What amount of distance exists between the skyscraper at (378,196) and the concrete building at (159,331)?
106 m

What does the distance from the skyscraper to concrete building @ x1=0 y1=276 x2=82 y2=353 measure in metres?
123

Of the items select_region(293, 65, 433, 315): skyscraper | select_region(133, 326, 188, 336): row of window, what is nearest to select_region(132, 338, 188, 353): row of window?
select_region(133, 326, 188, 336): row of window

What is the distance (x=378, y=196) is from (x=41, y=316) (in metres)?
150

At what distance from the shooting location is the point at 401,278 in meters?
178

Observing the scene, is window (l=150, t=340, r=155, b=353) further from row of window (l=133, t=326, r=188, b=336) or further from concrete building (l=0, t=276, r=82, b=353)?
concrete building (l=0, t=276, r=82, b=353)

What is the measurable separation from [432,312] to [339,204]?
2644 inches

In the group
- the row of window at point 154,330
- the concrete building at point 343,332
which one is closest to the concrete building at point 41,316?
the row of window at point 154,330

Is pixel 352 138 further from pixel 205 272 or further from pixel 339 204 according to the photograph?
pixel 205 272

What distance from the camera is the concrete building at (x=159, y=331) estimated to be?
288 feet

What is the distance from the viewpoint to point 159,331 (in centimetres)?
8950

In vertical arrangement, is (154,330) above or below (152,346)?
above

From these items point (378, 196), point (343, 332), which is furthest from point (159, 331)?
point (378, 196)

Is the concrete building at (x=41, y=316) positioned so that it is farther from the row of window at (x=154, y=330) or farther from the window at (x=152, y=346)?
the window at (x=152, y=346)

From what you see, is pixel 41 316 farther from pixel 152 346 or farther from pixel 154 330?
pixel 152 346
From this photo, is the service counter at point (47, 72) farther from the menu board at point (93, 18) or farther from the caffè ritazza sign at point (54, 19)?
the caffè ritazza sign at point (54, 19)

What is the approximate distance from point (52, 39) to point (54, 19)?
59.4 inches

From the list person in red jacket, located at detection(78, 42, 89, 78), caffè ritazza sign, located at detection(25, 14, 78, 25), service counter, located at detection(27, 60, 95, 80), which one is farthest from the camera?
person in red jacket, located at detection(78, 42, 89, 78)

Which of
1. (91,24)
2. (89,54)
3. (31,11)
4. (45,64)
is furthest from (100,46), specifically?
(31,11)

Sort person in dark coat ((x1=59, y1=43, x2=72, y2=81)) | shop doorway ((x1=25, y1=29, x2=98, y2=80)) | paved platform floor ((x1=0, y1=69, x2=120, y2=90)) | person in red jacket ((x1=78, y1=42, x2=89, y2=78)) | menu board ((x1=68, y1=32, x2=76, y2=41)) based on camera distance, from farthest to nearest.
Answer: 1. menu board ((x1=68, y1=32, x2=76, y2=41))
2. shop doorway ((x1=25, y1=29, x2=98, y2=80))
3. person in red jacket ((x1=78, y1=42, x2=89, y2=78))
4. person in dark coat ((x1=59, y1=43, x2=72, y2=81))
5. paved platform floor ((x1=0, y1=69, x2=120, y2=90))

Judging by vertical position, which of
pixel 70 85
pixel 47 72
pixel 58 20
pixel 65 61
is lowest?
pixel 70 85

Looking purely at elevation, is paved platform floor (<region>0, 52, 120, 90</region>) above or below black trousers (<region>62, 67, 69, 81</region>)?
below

# Exercise task
Convert the part of the records above that opens with the line containing "What is the distance from" and closes with the line containing "59.4 inches" into a Markdown table with the columns Row and Line. Number each line in order, leave out blank lines, and include both end lines.

# Solution below
| Row | Line |
|---|---|
| 1 | What is the distance from the viewpoint to point 159,331 (in centimetres)? |
| 2 | 8950 |
| 3 | In vertical arrangement, is (154,330) above or below (152,346)? |
| 4 | above |
| 5 | From these items point (378, 196), point (343, 332), which is furthest from point (159, 331)? |
| 6 | point (378, 196) |
| 7 | Is the concrete building at (x=41, y=316) positioned so that it is farther from the row of window at (x=154, y=330) or farther from the window at (x=152, y=346)? |
| 8 | the window at (x=152, y=346) |
| 9 | From what you see, is pixel 41 316 farther from pixel 152 346 or farther from pixel 154 330? |
| 10 | pixel 152 346 |
| 11 | From this photo, is the service counter at point (47, 72) farther from the menu board at point (93, 18) or farther from the caffè ritazza sign at point (54, 19)? |
| 12 | the caffè ritazza sign at point (54, 19) |
| 13 | What is the approximate distance from point (52, 39) to point (54, 19)? |
| 14 | 59.4 inches |